PAGE EXCERPT:
Tuesday, January 5, 2021

TtD supplement #177 : seven questions for Jay MillAr

Jay Millar is the author of several books of poetry, the most recent of which is I Could Have Pretended To Be Better Than You: New and Selected Poems (Anvil, 2019). He lives in Toronto and is the co-publisher at Book*hug Press.

His poem “CANTO ONE” appears in the twenty-seventh issue of Touch the Donkey.

Q: Tell me about “CANTO ONE.”

A: This is the first poem from an as yet untitled sequence of ten poems that I began over a year and a half ago, for which I have so far written three and one third poems. Two things inspired the sequence. The first was the publication of I Could Have Pretended To Be Better Than You in the spring of 2019. Tim Conley edited this collection, which spans 25 years of my writing, and the first section of the book included a number of works from various micropress publications issued in the 90s – poems I hadn’t thought of in years, or had even forgotten about. Tim included a pair of poems from J: A Metric System, a book-length work that was published in 1996 in an edition of ten copies. J used a form of composition that I hadn’t thought about in years, and was relatively simple. Since I was in a slump with regard to writing poetry (or anything) at the time, I thought I’d revisit the form, but ramp things up for the present sequence – make it far more complicated. I won’t say much about what the form is, since it’s only a structure, and all poetry is about structure. The second thing that inspired the sequence was our present cultural milieu, which had caused in me (and continues to do so) a lapse in my ability to believe that language, and specifically poetic language, or maybe more specifically the poetic language imagined I spoke, is meaningful. This is more or less a personal hunch – I still don't know if that’s true; after all, many people continue to write and publish poetry, and apparently so do I. What makes my particular utterance any more or less significant? Regardless, having a complicated form to deal with allowed me to think about other things – basic prosody over intentional utterance, really. Which not only allowed me to begin writing, it allowed me to continue to work on “Canto One,” and when it was finished, move on to “Canto Two.”

WHAT THIS EXERCISE ASKS:
a) Write out the passage of the Jay MillAr interview that begins with the words containing "Jay Millar is" and ends with "Touch the Donkey.".
b) Continue the Jay MillAr interview from its last sentence.

DATA RECORDS:
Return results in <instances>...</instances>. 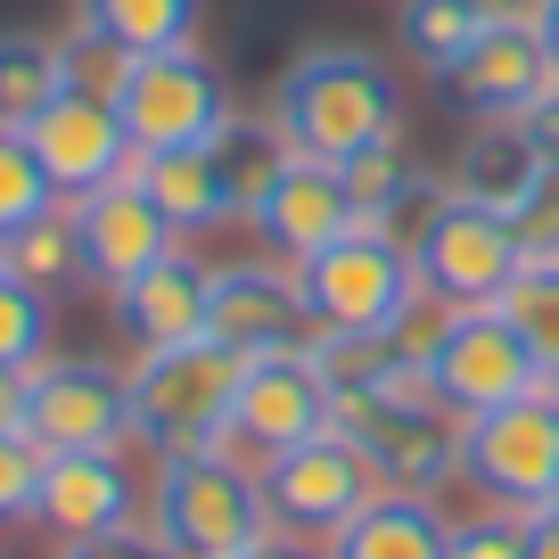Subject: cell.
<instances>
[{"label": "cell", "instance_id": "obj_1", "mask_svg": "<svg viewBox=\"0 0 559 559\" xmlns=\"http://www.w3.org/2000/svg\"><path fill=\"white\" fill-rule=\"evenodd\" d=\"M272 123L288 132L297 157H362V148H386L403 132V83L379 50H354V41H321V50L288 58L272 91Z\"/></svg>", "mask_w": 559, "mask_h": 559}, {"label": "cell", "instance_id": "obj_2", "mask_svg": "<svg viewBox=\"0 0 559 559\" xmlns=\"http://www.w3.org/2000/svg\"><path fill=\"white\" fill-rule=\"evenodd\" d=\"M157 526L148 535L174 559H239L272 535V502H263V477L239 453H181L157 461V493H148Z\"/></svg>", "mask_w": 559, "mask_h": 559}, {"label": "cell", "instance_id": "obj_3", "mask_svg": "<svg viewBox=\"0 0 559 559\" xmlns=\"http://www.w3.org/2000/svg\"><path fill=\"white\" fill-rule=\"evenodd\" d=\"M239 362L230 346H174V354H132V437L157 461L181 453H223L230 444V395H239Z\"/></svg>", "mask_w": 559, "mask_h": 559}, {"label": "cell", "instance_id": "obj_4", "mask_svg": "<svg viewBox=\"0 0 559 559\" xmlns=\"http://www.w3.org/2000/svg\"><path fill=\"white\" fill-rule=\"evenodd\" d=\"M461 477L493 510L543 519L559 502V386H535L502 412L461 419Z\"/></svg>", "mask_w": 559, "mask_h": 559}, {"label": "cell", "instance_id": "obj_5", "mask_svg": "<svg viewBox=\"0 0 559 559\" xmlns=\"http://www.w3.org/2000/svg\"><path fill=\"white\" fill-rule=\"evenodd\" d=\"M297 288L313 305V330H362L386 337V321L403 313V297L419 288V263L403 239H386L379 223H354L346 239H330L321 255L297 263Z\"/></svg>", "mask_w": 559, "mask_h": 559}, {"label": "cell", "instance_id": "obj_6", "mask_svg": "<svg viewBox=\"0 0 559 559\" xmlns=\"http://www.w3.org/2000/svg\"><path fill=\"white\" fill-rule=\"evenodd\" d=\"M116 116H123V132H132V157H157V148H206L239 107H230L214 58L190 41V50L132 58V74H123V91H116Z\"/></svg>", "mask_w": 559, "mask_h": 559}, {"label": "cell", "instance_id": "obj_7", "mask_svg": "<svg viewBox=\"0 0 559 559\" xmlns=\"http://www.w3.org/2000/svg\"><path fill=\"white\" fill-rule=\"evenodd\" d=\"M25 437L41 453H123L132 437V379L116 362L83 354H41L25 386Z\"/></svg>", "mask_w": 559, "mask_h": 559}, {"label": "cell", "instance_id": "obj_8", "mask_svg": "<svg viewBox=\"0 0 559 559\" xmlns=\"http://www.w3.org/2000/svg\"><path fill=\"white\" fill-rule=\"evenodd\" d=\"M255 477H263V502H272V526H288V535H337L370 493H386L379 461H370L354 437H337V428H321V437L255 461Z\"/></svg>", "mask_w": 559, "mask_h": 559}, {"label": "cell", "instance_id": "obj_9", "mask_svg": "<svg viewBox=\"0 0 559 559\" xmlns=\"http://www.w3.org/2000/svg\"><path fill=\"white\" fill-rule=\"evenodd\" d=\"M428 386H437L444 412L477 419V412H502V403L535 395V386H543V362L526 354V337L502 321V305H461L453 337H444L437 362H428Z\"/></svg>", "mask_w": 559, "mask_h": 559}, {"label": "cell", "instance_id": "obj_10", "mask_svg": "<svg viewBox=\"0 0 559 559\" xmlns=\"http://www.w3.org/2000/svg\"><path fill=\"white\" fill-rule=\"evenodd\" d=\"M412 263H419V280L444 288L453 305H493L510 280L526 272V247H519V223L469 206V198H444V206L428 214V230H419Z\"/></svg>", "mask_w": 559, "mask_h": 559}, {"label": "cell", "instance_id": "obj_11", "mask_svg": "<svg viewBox=\"0 0 559 559\" xmlns=\"http://www.w3.org/2000/svg\"><path fill=\"white\" fill-rule=\"evenodd\" d=\"M330 428V379L313 370V354H247L239 395H230V444H247L255 461L288 453V444Z\"/></svg>", "mask_w": 559, "mask_h": 559}, {"label": "cell", "instance_id": "obj_12", "mask_svg": "<svg viewBox=\"0 0 559 559\" xmlns=\"http://www.w3.org/2000/svg\"><path fill=\"white\" fill-rule=\"evenodd\" d=\"M25 148L41 157L58 198H91L99 181L132 174V132H123L116 99H91V91H58L34 123H25Z\"/></svg>", "mask_w": 559, "mask_h": 559}, {"label": "cell", "instance_id": "obj_13", "mask_svg": "<svg viewBox=\"0 0 559 559\" xmlns=\"http://www.w3.org/2000/svg\"><path fill=\"white\" fill-rule=\"evenodd\" d=\"M206 337L230 354H297V346H313V305H305L288 263H223Z\"/></svg>", "mask_w": 559, "mask_h": 559}, {"label": "cell", "instance_id": "obj_14", "mask_svg": "<svg viewBox=\"0 0 559 559\" xmlns=\"http://www.w3.org/2000/svg\"><path fill=\"white\" fill-rule=\"evenodd\" d=\"M67 206H74V230H83V263H91V280H99V288H132L140 272H157V263L181 247V230L157 214V198L140 190L132 174L99 181L91 198H67Z\"/></svg>", "mask_w": 559, "mask_h": 559}, {"label": "cell", "instance_id": "obj_15", "mask_svg": "<svg viewBox=\"0 0 559 559\" xmlns=\"http://www.w3.org/2000/svg\"><path fill=\"white\" fill-rule=\"evenodd\" d=\"M437 83L453 91V107H469L477 123H526V107L559 83V67H551V50H543L535 17H519V25H486V34L461 50V67L437 74Z\"/></svg>", "mask_w": 559, "mask_h": 559}, {"label": "cell", "instance_id": "obj_16", "mask_svg": "<svg viewBox=\"0 0 559 559\" xmlns=\"http://www.w3.org/2000/svg\"><path fill=\"white\" fill-rule=\"evenodd\" d=\"M362 223L354 214V198H346V174H337L330 157H288L280 165V181L263 190V206H255V239L272 247V263H288L297 272L305 255H321L330 239H346V230Z\"/></svg>", "mask_w": 559, "mask_h": 559}, {"label": "cell", "instance_id": "obj_17", "mask_svg": "<svg viewBox=\"0 0 559 559\" xmlns=\"http://www.w3.org/2000/svg\"><path fill=\"white\" fill-rule=\"evenodd\" d=\"M206 313H214V263H198L190 247L140 272L132 288H116V330L132 354H174V346H206Z\"/></svg>", "mask_w": 559, "mask_h": 559}, {"label": "cell", "instance_id": "obj_18", "mask_svg": "<svg viewBox=\"0 0 559 559\" xmlns=\"http://www.w3.org/2000/svg\"><path fill=\"white\" fill-rule=\"evenodd\" d=\"M34 519L50 526L58 543L116 535V526H132V519H140V477L123 469V453H50Z\"/></svg>", "mask_w": 559, "mask_h": 559}, {"label": "cell", "instance_id": "obj_19", "mask_svg": "<svg viewBox=\"0 0 559 559\" xmlns=\"http://www.w3.org/2000/svg\"><path fill=\"white\" fill-rule=\"evenodd\" d=\"M551 174H559V165L535 148L526 123H477V132L461 140V157H453V198H469V206L519 223V214L551 190Z\"/></svg>", "mask_w": 559, "mask_h": 559}, {"label": "cell", "instance_id": "obj_20", "mask_svg": "<svg viewBox=\"0 0 559 559\" xmlns=\"http://www.w3.org/2000/svg\"><path fill=\"white\" fill-rule=\"evenodd\" d=\"M330 559H453V519L428 493H370L337 535H321Z\"/></svg>", "mask_w": 559, "mask_h": 559}, {"label": "cell", "instance_id": "obj_21", "mask_svg": "<svg viewBox=\"0 0 559 559\" xmlns=\"http://www.w3.org/2000/svg\"><path fill=\"white\" fill-rule=\"evenodd\" d=\"M132 181L157 198V214L181 230V239L230 223V198H223V174H214V148H157V157H132Z\"/></svg>", "mask_w": 559, "mask_h": 559}, {"label": "cell", "instance_id": "obj_22", "mask_svg": "<svg viewBox=\"0 0 559 559\" xmlns=\"http://www.w3.org/2000/svg\"><path fill=\"white\" fill-rule=\"evenodd\" d=\"M206 148H214V174H223L230 223H255L263 190H272V181H280V165L297 157V148H288V132H280L272 116H230L223 132L206 140Z\"/></svg>", "mask_w": 559, "mask_h": 559}, {"label": "cell", "instance_id": "obj_23", "mask_svg": "<svg viewBox=\"0 0 559 559\" xmlns=\"http://www.w3.org/2000/svg\"><path fill=\"white\" fill-rule=\"evenodd\" d=\"M0 272H17L25 288H41V297H67V288H83L91 263H83V230H74V206H50L41 223L9 230V239H0Z\"/></svg>", "mask_w": 559, "mask_h": 559}, {"label": "cell", "instance_id": "obj_24", "mask_svg": "<svg viewBox=\"0 0 559 559\" xmlns=\"http://www.w3.org/2000/svg\"><path fill=\"white\" fill-rule=\"evenodd\" d=\"M206 0H83V25H99L107 41H123L132 58L148 50H190Z\"/></svg>", "mask_w": 559, "mask_h": 559}, {"label": "cell", "instance_id": "obj_25", "mask_svg": "<svg viewBox=\"0 0 559 559\" xmlns=\"http://www.w3.org/2000/svg\"><path fill=\"white\" fill-rule=\"evenodd\" d=\"M67 91V58L50 34H0V132H25Z\"/></svg>", "mask_w": 559, "mask_h": 559}, {"label": "cell", "instance_id": "obj_26", "mask_svg": "<svg viewBox=\"0 0 559 559\" xmlns=\"http://www.w3.org/2000/svg\"><path fill=\"white\" fill-rule=\"evenodd\" d=\"M313 370L330 379V403L337 395H395L403 379H412V362H403L386 337H362V330H313Z\"/></svg>", "mask_w": 559, "mask_h": 559}, {"label": "cell", "instance_id": "obj_27", "mask_svg": "<svg viewBox=\"0 0 559 559\" xmlns=\"http://www.w3.org/2000/svg\"><path fill=\"white\" fill-rule=\"evenodd\" d=\"M395 34H403V50H412L428 74H453L461 50L486 34V17H477L469 0H403V9H395Z\"/></svg>", "mask_w": 559, "mask_h": 559}, {"label": "cell", "instance_id": "obj_28", "mask_svg": "<svg viewBox=\"0 0 559 559\" xmlns=\"http://www.w3.org/2000/svg\"><path fill=\"white\" fill-rule=\"evenodd\" d=\"M493 305H502V321L526 337V354L543 362V386H559V263H526Z\"/></svg>", "mask_w": 559, "mask_h": 559}, {"label": "cell", "instance_id": "obj_29", "mask_svg": "<svg viewBox=\"0 0 559 559\" xmlns=\"http://www.w3.org/2000/svg\"><path fill=\"white\" fill-rule=\"evenodd\" d=\"M50 206H67V198L50 190V174H41V157L25 148V132H0V239L41 223Z\"/></svg>", "mask_w": 559, "mask_h": 559}, {"label": "cell", "instance_id": "obj_30", "mask_svg": "<svg viewBox=\"0 0 559 559\" xmlns=\"http://www.w3.org/2000/svg\"><path fill=\"white\" fill-rule=\"evenodd\" d=\"M453 321H461V305L444 297V288H428V280H419L412 297H403V313L386 321V346H395L412 370H428V362H437V346L453 337Z\"/></svg>", "mask_w": 559, "mask_h": 559}, {"label": "cell", "instance_id": "obj_31", "mask_svg": "<svg viewBox=\"0 0 559 559\" xmlns=\"http://www.w3.org/2000/svg\"><path fill=\"white\" fill-rule=\"evenodd\" d=\"M50 354V297L25 288L17 272H0V362H25L34 370Z\"/></svg>", "mask_w": 559, "mask_h": 559}, {"label": "cell", "instance_id": "obj_32", "mask_svg": "<svg viewBox=\"0 0 559 559\" xmlns=\"http://www.w3.org/2000/svg\"><path fill=\"white\" fill-rule=\"evenodd\" d=\"M58 58H67V91H91V99H116L123 74H132V50L107 41L99 25H83V17H74V34L58 41Z\"/></svg>", "mask_w": 559, "mask_h": 559}, {"label": "cell", "instance_id": "obj_33", "mask_svg": "<svg viewBox=\"0 0 559 559\" xmlns=\"http://www.w3.org/2000/svg\"><path fill=\"white\" fill-rule=\"evenodd\" d=\"M41 469H50V453H41L34 437H0V526H17V519H34V502H41Z\"/></svg>", "mask_w": 559, "mask_h": 559}, {"label": "cell", "instance_id": "obj_34", "mask_svg": "<svg viewBox=\"0 0 559 559\" xmlns=\"http://www.w3.org/2000/svg\"><path fill=\"white\" fill-rule=\"evenodd\" d=\"M453 559H526V519L493 502L477 519H453Z\"/></svg>", "mask_w": 559, "mask_h": 559}, {"label": "cell", "instance_id": "obj_35", "mask_svg": "<svg viewBox=\"0 0 559 559\" xmlns=\"http://www.w3.org/2000/svg\"><path fill=\"white\" fill-rule=\"evenodd\" d=\"M519 247H526V263H559V174H551V190L519 214Z\"/></svg>", "mask_w": 559, "mask_h": 559}, {"label": "cell", "instance_id": "obj_36", "mask_svg": "<svg viewBox=\"0 0 559 559\" xmlns=\"http://www.w3.org/2000/svg\"><path fill=\"white\" fill-rule=\"evenodd\" d=\"M58 559H174L157 535H140V526H116V535H83V543H67Z\"/></svg>", "mask_w": 559, "mask_h": 559}, {"label": "cell", "instance_id": "obj_37", "mask_svg": "<svg viewBox=\"0 0 559 559\" xmlns=\"http://www.w3.org/2000/svg\"><path fill=\"white\" fill-rule=\"evenodd\" d=\"M25 386H34V370L0 362V437H17V428H25Z\"/></svg>", "mask_w": 559, "mask_h": 559}, {"label": "cell", "instance_id": "obj_38", "mask_svg": "<svg viewBox=\"0 0 559 559\" xmlns=\"http://www.w3.org/2000/svg\"><path fill=\"white\" fill-rule=\"evenodd\" d=\"M526 132H535V148H543V157H551V165H559V83H551V91H543V99H535V107H526Z\"/></svg>", "mask_w": 559, "mask_h": 559}, {"label": "cell", "instance_id": "obj_39", "mask_svg": "<svg viewBox=\"0 0 559 559\" xmlns=\"http://www.w3.org/2000/svg\"><path fill=\"white\" fill-rule=\"evenodd\" d=\"M486 25H519V17H535V0H469Z\"/></svg>", "mask_w": 559, "mask_h": 559}, {"label": "cell", "instance_id": "obj_40", "mask_svg": "<svg viewBox=\"0 0 559 559\" xmlns=\"http://www.w3.org/2000/svg\"><path fill=\"white\" fill-rule=\"evenodd\" d=\"M526 559H559V519H526Z\"/></svg>", "mask_w": 559, "mask_h": 559}, {"label": "cell", "instance_id": "obj_41", "mask_svg": "<svg viewBox=\"0 0 559 559\" xmlns=\"http://www.w3.org/2000/svg\"><path fill=\"white\" fill-rule=\"evenodd\" d=\"M535 34H543V50H551V67H559V0H535Z\"/></svg>", "mask_w": 559, "mask_h": 559}, {"label": "cell", "instance_id": "obj_42", "mask_svg": "<svg viewBox=\"0 0 559 559\" xmlns=\"http://www.w3.org/2000/svg\"><path fill=\"white\" fill-rule=\"evenodd\" d=\"M239 559H305V551H297V543H288V535H263L255 551H239Z\"/></svg>", "mask_w": 559, "mask_h": 559}, {"label": "cell", "instance_id": "obj_43", "mask_svg": "<svg viewBox=\"0 0 559 559\" xmlns=\"http://www.w3.org/2000/svg\"><path fill=\"white\" fill-rule=\"evenodd\" d=\"M543 519H559V502H551V510H543Z\"/></svg>", "mask_w": 559, "mask_h": 559}]
</instances>
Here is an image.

ANSWERS TO EACH TASK:
a)
Jay Millar is the author of several books of poetry, the most recent of which is I Could Have Pretended To Be Better Than You: New and Selected Poems (Anvil, 2019). He lives in Toronto and is the co-publisher at Book*hug Press.

His poem “CANTO ONE” appears in the twenty-seventh issue of Touch the Donkey.

b)
Q: How does this piece compare to some of the other work you’ve been doing over the past few years?

A: I’ve been thinking about this for over a week now. In one sense there isn’t anything different about it since the same person who wrote that other work also wrote this piece, so there are lots of connections/similarities. Rediscovering earlier work, for instance, inspired this piece. But I am also not the same person, and I have not written a piece exactly like this one before, so it is different in that sense. I have trouble seeing any one text separately from everything else – it is all one massive poem that will end when I end – I am “language made meat,” as I once heard someone (Drumbolis?) describe bissett. There is a part of me that is suspicious of these sorts of questions because I think they are about “growth” or “development” or “progress,” which are all pretty loaded terms in an age of devolution and regression. It’s either that or I’ve hit the plateaus of my life – things are fairly flat and day-by-day around here (not that I lack joy or despair or any of the human things that make this plains-work very real and wonderful). Although, now that I say this, I will confess that I am interested in discovering new things. A new language, for instance (hvordan går det?), or even – gasp – prose. I am interested in discovering new ways to talk about writing and poetry. Maybe the most exciting way to talk about it would be not to talk about it at all any more.

Q: Do you regularly go back to earlier work when thinking about new writing?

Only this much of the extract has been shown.